_Problem requirements_
Transcribe the following entries word for word. End with the line where "common name: red-cheeked squirrel" appears.

_Recorded data_
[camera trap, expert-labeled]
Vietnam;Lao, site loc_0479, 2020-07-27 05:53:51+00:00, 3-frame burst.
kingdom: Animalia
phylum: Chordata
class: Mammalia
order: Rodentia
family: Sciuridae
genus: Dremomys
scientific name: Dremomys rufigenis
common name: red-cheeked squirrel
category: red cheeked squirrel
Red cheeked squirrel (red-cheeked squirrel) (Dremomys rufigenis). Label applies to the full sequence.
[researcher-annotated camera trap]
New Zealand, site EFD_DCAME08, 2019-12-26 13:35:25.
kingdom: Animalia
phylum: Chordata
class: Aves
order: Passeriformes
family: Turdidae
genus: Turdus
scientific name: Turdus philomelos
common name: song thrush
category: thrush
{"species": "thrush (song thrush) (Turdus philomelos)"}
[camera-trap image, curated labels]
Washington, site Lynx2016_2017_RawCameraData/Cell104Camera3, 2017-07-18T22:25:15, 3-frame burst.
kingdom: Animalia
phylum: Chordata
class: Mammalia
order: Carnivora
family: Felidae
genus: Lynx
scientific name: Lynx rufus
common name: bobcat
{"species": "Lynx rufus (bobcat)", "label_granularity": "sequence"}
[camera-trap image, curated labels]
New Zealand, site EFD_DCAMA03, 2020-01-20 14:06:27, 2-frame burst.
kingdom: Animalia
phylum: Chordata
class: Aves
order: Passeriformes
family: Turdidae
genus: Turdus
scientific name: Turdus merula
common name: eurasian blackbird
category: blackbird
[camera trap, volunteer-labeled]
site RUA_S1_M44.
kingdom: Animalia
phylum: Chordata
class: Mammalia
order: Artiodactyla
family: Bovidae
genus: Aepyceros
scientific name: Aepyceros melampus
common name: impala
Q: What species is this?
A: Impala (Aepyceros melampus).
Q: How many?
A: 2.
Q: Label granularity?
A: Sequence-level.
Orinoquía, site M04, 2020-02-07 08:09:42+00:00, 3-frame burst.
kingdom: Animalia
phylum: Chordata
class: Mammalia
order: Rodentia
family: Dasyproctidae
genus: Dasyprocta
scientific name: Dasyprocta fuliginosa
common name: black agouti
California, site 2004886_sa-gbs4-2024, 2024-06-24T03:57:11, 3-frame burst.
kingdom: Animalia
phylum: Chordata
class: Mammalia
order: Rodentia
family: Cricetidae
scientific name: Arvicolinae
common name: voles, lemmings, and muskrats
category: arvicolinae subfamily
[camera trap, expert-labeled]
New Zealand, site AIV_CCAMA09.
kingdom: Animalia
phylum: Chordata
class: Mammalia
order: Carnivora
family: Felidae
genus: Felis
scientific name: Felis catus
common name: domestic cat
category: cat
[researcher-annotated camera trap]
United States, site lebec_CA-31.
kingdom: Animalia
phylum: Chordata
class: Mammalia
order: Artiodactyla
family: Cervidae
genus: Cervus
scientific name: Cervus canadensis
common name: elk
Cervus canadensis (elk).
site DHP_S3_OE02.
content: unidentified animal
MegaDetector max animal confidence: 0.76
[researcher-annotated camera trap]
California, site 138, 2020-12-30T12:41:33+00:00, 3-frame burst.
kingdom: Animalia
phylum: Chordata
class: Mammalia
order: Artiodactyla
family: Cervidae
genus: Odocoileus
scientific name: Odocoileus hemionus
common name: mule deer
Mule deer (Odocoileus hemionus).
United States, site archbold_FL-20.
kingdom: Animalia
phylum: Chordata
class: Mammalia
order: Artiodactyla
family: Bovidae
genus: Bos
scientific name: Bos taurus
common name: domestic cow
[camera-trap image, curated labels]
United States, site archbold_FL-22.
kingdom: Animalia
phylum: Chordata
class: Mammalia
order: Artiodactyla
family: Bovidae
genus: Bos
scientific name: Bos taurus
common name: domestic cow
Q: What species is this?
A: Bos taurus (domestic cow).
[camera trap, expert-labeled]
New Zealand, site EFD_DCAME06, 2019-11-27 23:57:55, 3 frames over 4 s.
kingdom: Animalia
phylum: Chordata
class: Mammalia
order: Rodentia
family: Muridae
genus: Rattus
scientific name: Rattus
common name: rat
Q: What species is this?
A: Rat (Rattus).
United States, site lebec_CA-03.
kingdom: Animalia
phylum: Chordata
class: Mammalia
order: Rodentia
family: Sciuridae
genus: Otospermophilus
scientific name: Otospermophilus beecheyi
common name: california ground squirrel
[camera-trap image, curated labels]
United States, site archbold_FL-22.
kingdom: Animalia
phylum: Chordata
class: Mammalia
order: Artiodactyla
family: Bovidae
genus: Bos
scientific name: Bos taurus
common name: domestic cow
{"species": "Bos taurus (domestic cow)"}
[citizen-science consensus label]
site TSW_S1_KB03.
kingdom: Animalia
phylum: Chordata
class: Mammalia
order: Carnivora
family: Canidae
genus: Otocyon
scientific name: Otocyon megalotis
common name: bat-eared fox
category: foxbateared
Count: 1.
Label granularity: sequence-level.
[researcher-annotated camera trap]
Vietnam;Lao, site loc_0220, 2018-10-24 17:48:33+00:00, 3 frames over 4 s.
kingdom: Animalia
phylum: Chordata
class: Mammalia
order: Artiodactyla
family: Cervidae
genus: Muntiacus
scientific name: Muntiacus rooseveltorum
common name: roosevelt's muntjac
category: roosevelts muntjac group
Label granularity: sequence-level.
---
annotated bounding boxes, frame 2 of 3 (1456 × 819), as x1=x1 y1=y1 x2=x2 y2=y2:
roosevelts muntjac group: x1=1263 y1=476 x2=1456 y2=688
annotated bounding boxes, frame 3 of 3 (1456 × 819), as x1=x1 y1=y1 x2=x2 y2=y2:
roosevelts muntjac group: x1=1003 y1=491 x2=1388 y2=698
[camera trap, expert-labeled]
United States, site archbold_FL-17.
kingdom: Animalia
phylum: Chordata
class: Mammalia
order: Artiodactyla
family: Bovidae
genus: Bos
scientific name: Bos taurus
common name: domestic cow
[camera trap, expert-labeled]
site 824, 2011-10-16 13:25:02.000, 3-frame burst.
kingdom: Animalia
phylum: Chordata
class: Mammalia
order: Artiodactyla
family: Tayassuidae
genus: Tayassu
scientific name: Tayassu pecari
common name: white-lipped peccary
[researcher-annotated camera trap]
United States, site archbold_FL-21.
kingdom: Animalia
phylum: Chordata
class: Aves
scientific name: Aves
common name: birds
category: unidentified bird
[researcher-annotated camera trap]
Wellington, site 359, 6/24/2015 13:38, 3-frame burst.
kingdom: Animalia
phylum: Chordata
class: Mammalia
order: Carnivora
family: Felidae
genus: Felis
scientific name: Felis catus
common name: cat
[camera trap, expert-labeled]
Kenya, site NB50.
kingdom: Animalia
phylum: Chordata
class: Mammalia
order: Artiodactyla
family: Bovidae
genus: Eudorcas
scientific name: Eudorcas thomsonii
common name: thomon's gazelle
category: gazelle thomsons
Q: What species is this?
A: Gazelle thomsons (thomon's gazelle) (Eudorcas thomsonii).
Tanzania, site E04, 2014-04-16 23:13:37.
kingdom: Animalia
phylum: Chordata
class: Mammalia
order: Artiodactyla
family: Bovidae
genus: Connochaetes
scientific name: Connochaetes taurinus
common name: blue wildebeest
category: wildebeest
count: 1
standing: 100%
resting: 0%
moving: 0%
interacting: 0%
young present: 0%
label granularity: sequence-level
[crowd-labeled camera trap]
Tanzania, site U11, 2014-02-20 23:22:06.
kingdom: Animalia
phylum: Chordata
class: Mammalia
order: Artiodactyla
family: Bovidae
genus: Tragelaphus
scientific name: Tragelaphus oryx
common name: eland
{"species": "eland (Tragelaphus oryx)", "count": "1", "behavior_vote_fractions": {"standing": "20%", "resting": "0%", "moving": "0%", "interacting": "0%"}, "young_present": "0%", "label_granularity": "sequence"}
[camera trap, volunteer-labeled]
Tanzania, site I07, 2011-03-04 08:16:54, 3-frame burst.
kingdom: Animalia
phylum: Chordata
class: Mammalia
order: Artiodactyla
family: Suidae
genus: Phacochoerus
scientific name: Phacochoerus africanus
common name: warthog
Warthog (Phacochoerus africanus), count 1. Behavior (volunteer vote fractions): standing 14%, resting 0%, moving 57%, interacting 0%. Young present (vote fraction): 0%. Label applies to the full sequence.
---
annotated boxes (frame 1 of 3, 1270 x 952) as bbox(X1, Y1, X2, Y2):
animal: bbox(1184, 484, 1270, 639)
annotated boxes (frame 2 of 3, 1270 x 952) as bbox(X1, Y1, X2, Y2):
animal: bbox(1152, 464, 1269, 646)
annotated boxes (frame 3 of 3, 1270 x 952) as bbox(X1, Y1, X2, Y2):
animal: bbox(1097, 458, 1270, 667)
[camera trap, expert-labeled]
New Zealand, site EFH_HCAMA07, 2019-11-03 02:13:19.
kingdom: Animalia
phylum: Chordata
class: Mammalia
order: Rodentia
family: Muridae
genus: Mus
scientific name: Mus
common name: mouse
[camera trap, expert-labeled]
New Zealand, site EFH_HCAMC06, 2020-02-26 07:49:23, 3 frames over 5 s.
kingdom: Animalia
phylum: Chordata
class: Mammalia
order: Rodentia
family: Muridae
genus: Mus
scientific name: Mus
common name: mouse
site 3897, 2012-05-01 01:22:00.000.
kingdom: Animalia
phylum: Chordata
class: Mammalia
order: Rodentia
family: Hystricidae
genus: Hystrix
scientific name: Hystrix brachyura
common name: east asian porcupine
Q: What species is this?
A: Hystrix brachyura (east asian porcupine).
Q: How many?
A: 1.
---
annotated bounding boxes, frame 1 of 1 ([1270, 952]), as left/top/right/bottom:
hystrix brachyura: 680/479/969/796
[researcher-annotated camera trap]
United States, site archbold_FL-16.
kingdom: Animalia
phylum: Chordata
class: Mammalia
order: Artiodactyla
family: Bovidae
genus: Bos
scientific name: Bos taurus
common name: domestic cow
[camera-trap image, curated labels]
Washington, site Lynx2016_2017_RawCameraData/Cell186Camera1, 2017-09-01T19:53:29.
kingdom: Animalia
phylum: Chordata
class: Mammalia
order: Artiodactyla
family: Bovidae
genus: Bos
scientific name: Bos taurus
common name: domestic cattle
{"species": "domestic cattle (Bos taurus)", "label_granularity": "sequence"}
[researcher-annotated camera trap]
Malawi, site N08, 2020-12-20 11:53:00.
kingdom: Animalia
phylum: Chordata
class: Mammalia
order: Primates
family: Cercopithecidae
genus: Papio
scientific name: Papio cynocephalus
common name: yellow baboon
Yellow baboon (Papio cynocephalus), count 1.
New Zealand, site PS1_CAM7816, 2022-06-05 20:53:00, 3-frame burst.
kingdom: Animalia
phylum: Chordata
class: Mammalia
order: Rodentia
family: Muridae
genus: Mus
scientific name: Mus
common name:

_Exercise result_
[camera trap, expert-labeled]
Vietnam;Lao, site loc_0479, 2020-07-27 05:53:51+00:00, 3-frame burst.
kingdom: Animalia
phylum: Chordata
class: Mammalia
order: Rodentia
family: Sciuridae
genus: Dremomys
scientific name: Dremomys rufigenis
common name: red-cheeked squirrel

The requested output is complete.